We would be squashed down
to occupy a single plane of existence,
geometrically speaking, of course.
And what would that world
look and feel like?
This is the premise
of Edwin Abbott’s 1884 novella, Flatland.
Flatland is a fun, mathematical
thought experiment
that follows the trials
and tribulations of a square
exposed to the third dimension.
But what is a dimension, anyway?
For our purposes,
a dimension is a direction,
which we can picture as a line.
For our direction to be a dimension,
it has to be at right angles
to all other dimensions.
So, a one-dimensional
space is just a line.
A two-dimensional space is defined
by two perpendicular lines,
which describe a flat plane
like a piece of paper.
And a three-dimensional space
adds a third perpendicular line,
which gives us height
and the world we’re familiar with.
So, what about four dimensions?
And five?
And eleven?
Where do we put these new
perpendicular lines?
This is where Flatland can help us.
Let’s look at our square
protagonist’s world.
Flatland is populated by geometric shapes,
ranging from isosceles trianges
to equilateral triangles
to squares,
pentagons,
hexagons,
all the way up to circles.
These shapes are all scurrying
around a flat world,
living their flat lives.
They have a single eye
on the front of their faces,
and let’s see what the world looks like
from their perspective.
What they see is essentially
one dimension,
a line.
But in Abbott’s Flatland,
closer objects are brighter,
and that’s how they see depth.
So a triangle looks
different from a square,
looks different a circle,
and so on.
Their brains cannot comprehend
the third dimension.
In fact, they vehemently
deny its existence
because it’s simply not
part of their world
or experience.
But all they need,
as it turns out,
is a little boost.
One day a sphere shows up in Flatland
to visit our square hero.
Here’s what it looks like
when the sphere passes through Flatland
from the square’s perspective,
and this blows his little square mind.
Then the sphere lifts the square
into the third dimension,
the height direction where no
Flatlander has gone before
and shows him his world.
From up here, the square
can see everything:
the shapes of buildings,
all the precious gems hidden in the Earth,
and even the insides of his friends,
which is probably pretty awkward.
Once the hapless square
comes to terms with the third dimension,
he begs his host to help him
visit the fourth and higher dimensions,
but the sphere bristles
at the mere suggestion
of dimensions higher than three
and exiles the square back to Flatland.
Now, the sphere’s indignation
is understandable.
A fourth dimension is very difficult
to reconcile with our experience
of the world.
Short of being lifted
into the fourth dimension
by visiting hypercube,
we can’t experience it,
but we can get close.
You’ll recall that when the sphere
first visited the second dimension,
he looked like a series of circles
that started as a point
when he touched Flatland,
grew bigger until he was halfway through,
and then shrank smaller again.
We can think of this visit
as a series of 2D
cross-sections of a 3D object.
Well, we can do the same thing
in the third dimension
with a four-dimensional object.
Let’s say that a hypersphere
is the 4D equivalent of a 3D sphere.
When the 4D object passes
through the third dimension,
it’ll look something like this.
Let’s look at one more way
of representing a four-dimensional object.

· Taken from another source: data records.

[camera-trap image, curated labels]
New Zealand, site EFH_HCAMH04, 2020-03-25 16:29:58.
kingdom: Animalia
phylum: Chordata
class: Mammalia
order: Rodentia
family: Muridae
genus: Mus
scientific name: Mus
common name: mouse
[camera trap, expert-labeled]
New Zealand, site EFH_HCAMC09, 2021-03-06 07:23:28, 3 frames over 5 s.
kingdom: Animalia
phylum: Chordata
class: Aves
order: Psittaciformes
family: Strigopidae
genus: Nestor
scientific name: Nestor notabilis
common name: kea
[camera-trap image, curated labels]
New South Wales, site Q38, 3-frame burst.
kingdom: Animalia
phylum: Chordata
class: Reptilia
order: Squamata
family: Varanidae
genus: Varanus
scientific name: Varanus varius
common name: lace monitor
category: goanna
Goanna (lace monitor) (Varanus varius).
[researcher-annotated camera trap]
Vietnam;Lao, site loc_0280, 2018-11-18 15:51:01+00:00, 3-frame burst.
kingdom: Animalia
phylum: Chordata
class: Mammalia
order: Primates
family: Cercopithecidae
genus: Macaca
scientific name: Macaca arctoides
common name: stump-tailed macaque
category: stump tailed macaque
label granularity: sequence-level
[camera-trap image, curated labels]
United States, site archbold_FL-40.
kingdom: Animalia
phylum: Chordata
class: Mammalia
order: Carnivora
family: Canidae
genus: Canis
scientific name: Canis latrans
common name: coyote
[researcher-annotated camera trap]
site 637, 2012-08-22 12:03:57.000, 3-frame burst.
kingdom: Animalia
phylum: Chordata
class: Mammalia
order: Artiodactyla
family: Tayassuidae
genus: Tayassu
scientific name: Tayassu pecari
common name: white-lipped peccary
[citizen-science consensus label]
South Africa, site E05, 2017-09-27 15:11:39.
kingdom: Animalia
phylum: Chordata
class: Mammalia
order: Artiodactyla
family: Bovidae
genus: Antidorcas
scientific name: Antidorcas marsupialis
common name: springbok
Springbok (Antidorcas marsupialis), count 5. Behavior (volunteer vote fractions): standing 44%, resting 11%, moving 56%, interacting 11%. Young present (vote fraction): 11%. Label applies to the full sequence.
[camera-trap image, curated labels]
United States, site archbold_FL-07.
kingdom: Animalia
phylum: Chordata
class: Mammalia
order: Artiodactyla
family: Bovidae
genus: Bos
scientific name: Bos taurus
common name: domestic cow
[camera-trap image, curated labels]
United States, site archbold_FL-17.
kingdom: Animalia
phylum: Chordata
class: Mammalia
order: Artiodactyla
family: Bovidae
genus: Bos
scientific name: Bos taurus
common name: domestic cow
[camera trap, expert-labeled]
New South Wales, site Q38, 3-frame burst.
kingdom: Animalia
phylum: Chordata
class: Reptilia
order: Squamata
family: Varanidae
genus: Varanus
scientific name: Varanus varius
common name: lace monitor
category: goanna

Let’s say we have a point,
a zero-dimensional shape.
Now we extend it out one inch
and we have a one-dimensional
line segment.
Extend the whole line segment by an inch,
and we get a 2D square.
Take the whole square
and extend it out one inch,
and we get a 3D cube.
You can see where we’re going with this.
Take the whole cube
and extend it out one inch,
this time perpendicular
to all three existing directions,
and we get a 4D hypercube,
also called a tesseract.
For all we know,
there could be four-dimensional lifeforms
somewhere out there,
occasionally poking their heads
into our bustling 3D world
and wondering what all the fuss is about.
In fact, there could be whole
other four-dimensional worlds
beyond our detection,
hidden from us forever
by the nature of our perception.
Doesn’t that blow
your little spherical mind?